The 2014 Ebola virus outbreak
in western Africa—and the media-fueled global panic that ensued—highlighted the need for a viable vaccine against the disease.
Now, research suggests such a vaccine may be in the pipeline; arguably welcome news in light of the recent 2017 Ebola outbreak
in the Democratic Republic of Congo.
In a Phase 1B study
published June 9, 2017 in the journal Lancet Infectious Diseases
, researchers found that the novel vaccine, called rVSVΔG-ZEBOV-GP or V920 for now, was well-tolerated and “stimulated a rapid onset of binding and neutralizing antibodies,” which persisted for up to 1 year, when administered at a dose of 2 × 10⁷ PFU dose. V920 is a live attenuated recombinant vaccine in which the vesicular stomatitis virus envelope glycoprotein is replaced by the envelope glycoprotein of the Kikwit strain of the Zaire Ebola virus. It was originally developed in the National Microbiology Laboratory of the Public Health Authority of Canada.
“[These] results… strengthen the interim estimates and conclusions made earlier that the V920 vaccine has high protective efficacy and eﬀectiveness to prevent Ebola virus disease,” study coauthor Beth-Ann Coller, PhD, Vaccine Development Team Leader at Merck, told Contagion®
. “We believe that safe and effective Ebola vaccines will be critical to a comprehensive Ebola prevention and control program as well as to containing future outbreaks.”
For the Phase IB study, the authors enrolled and randomly assigned 513 healthy adults to 1 of 2 cohorts at 8 US-based study sites to receive a single IM injection of V920 or placebo, at 1 of 4 doses (3 × 10³ PFU, 3 × 10⁴ PFU, 3 × 10⁵ PFU, or 3 × 10⁶ PFU in cohort 1 and 3 × 10⁶ PFU, 9 × 10⁶ PFU, 2 × 10⁷ PFU, or 1 × 10⁸ PFU in cohort 2). In cohort 1, 256 participants received the vaccine and 74 received placebo, while in cohort 2, 162 participants received the vaccine and 20 received placebo (1 participant did not receive the vaccine or placebo due to unsuccessful phlebotomy).
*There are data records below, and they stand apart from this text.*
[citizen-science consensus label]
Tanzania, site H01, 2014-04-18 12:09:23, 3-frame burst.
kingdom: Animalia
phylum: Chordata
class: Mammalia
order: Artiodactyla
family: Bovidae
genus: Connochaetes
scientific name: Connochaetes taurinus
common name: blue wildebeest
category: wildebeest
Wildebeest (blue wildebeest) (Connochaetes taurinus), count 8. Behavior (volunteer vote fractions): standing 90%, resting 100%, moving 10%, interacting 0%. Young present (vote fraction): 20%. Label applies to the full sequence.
At the recommended 2 × 10⁷ PFU dose, the most common local adverse events within the first 14 days following vaccination were arm pain and injection-site tenderness. The most common systemic adverse events were headache, fatigue, myalgia, subjective fever, shivering or chills, sweats, joint aches and pain, objective fever, and joint tenderness or swelling. Postvaccination arthritis and dermatitis, both common adverse events cited in earlier trials, occurred in 4.5% and 5.7%, respectively, of those who received V920, versus 3.2% and 3.2%, respectively, of controls.